Laura se me acercó, no sé si buscándome o buscando el calor de la estufa, y sin apenas tiempo para mirarla, me propinó un beso en la mejilla. No sé si me propinó un beso o una bofetada cariñosa, de esos en el que el contacto dura milisegundos y nunca sabes si te quieren o te odian o sin más te desprecian o te ningunean. Infinitos milisegundos en los que sentí el calor de su mejilla gélida, como la mía, la ternura de su piel suave, tersa, húmeda, como la de la más tierna infancia y pensé que las mujeres bellas y elegantes se hacen un tratamiento de belleza hasta para acudir a un funeral. Acaricié fugazmente con mi mano temblorosa sus largos y tupidos cabellos áureos, con grandes tirabuzones, que tampoco parecían haber cambiado.
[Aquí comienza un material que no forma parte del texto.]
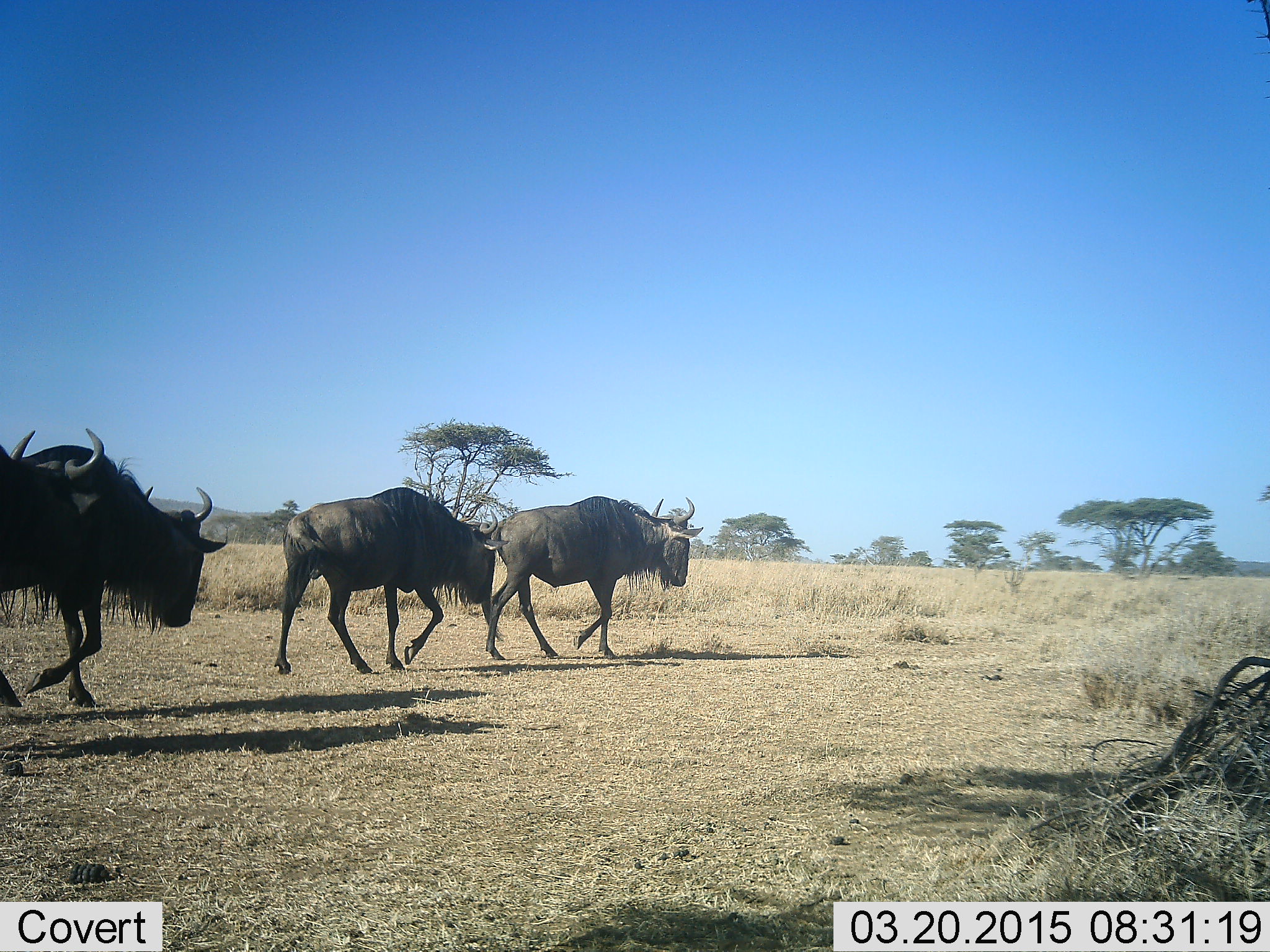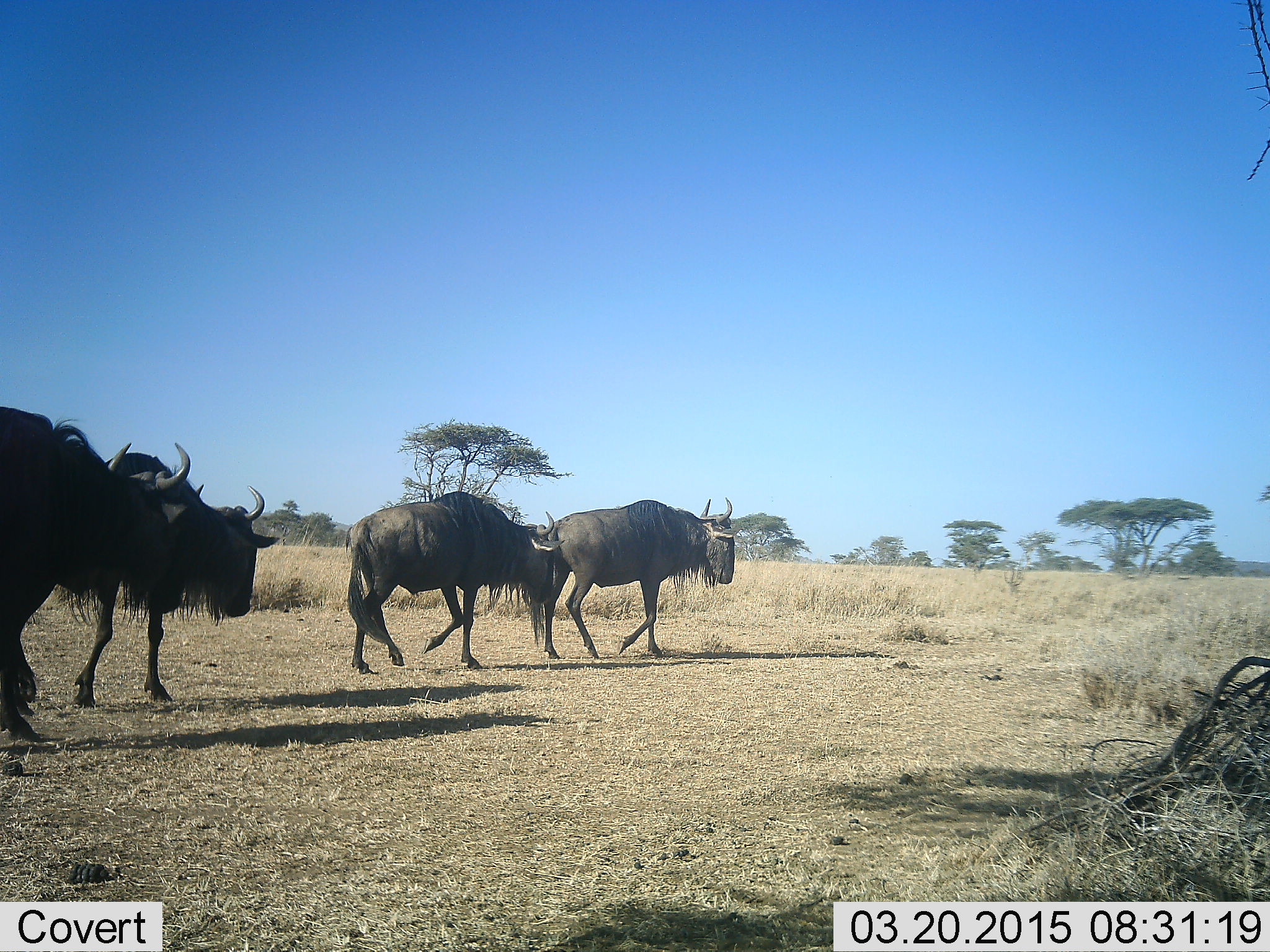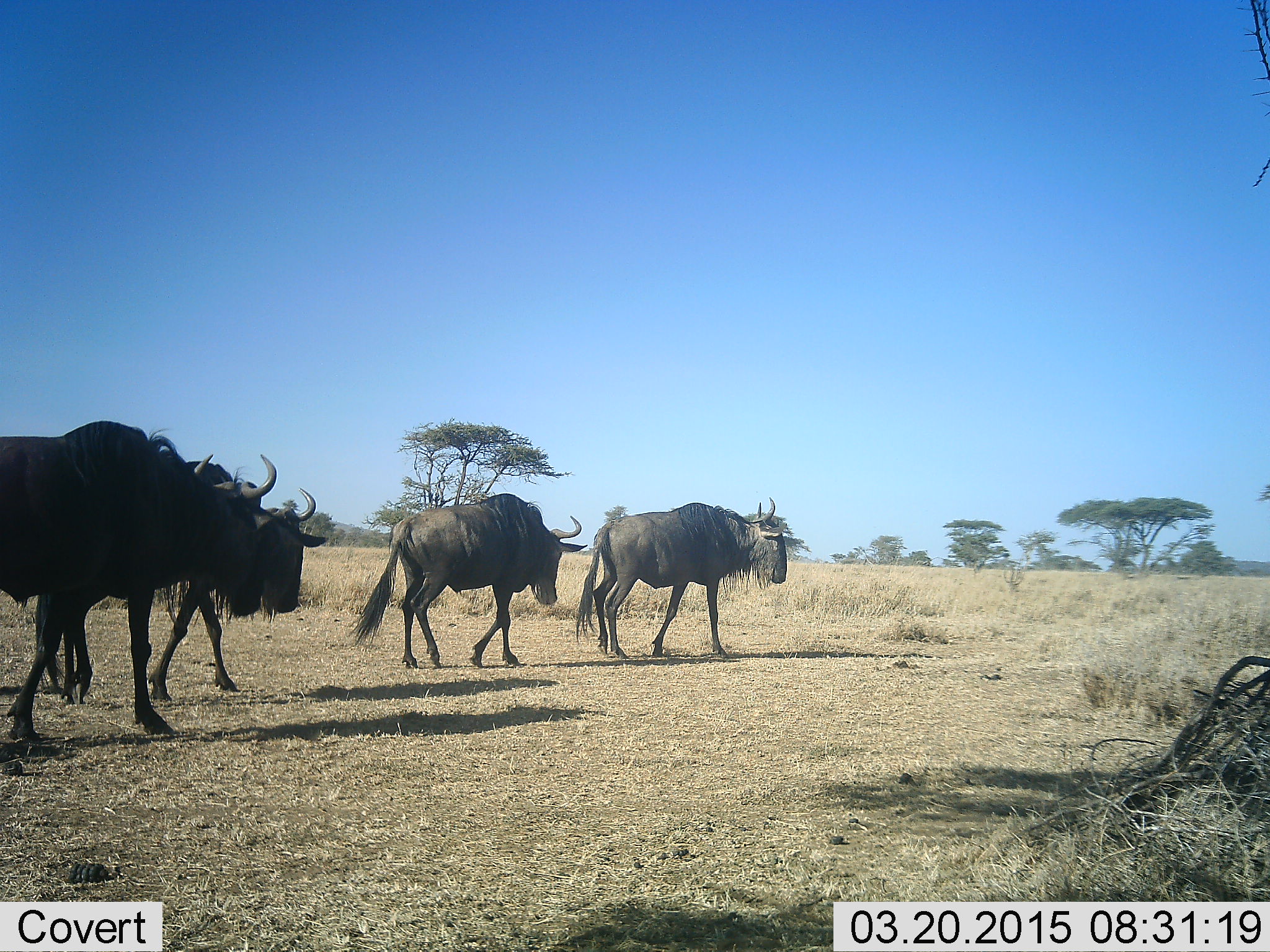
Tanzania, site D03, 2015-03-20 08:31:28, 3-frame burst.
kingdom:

Aunque con alguna arruga facial, sus ojos seguían pareciéndome bellísimos, y bellísimas sus facciones. Una enorme bufanda de colores vivos, para mi gusto poco apropiada para la ocasión (pero yo siempre fui un cero a la izquierda en gustos), cubría su cuello y su mentón, y sin lugar a dudas se jactaba de haberla puesto para el velatorio, muy en su línea un tanto hippie, como ella apostillaba siempre que hacía algo que llamaba la atención, como llevar calcetines de distinto color, guantes siempre rojos y alegres vestidos blancos.

Deseaba preguntarle mil cosas, saber de su vida… En un instante recordé toda nuestra infancía en común en el colegio y en la aldea. Y su precipitada huida. Una vez más, y al igual que en mi infancia, enmudecí al verla.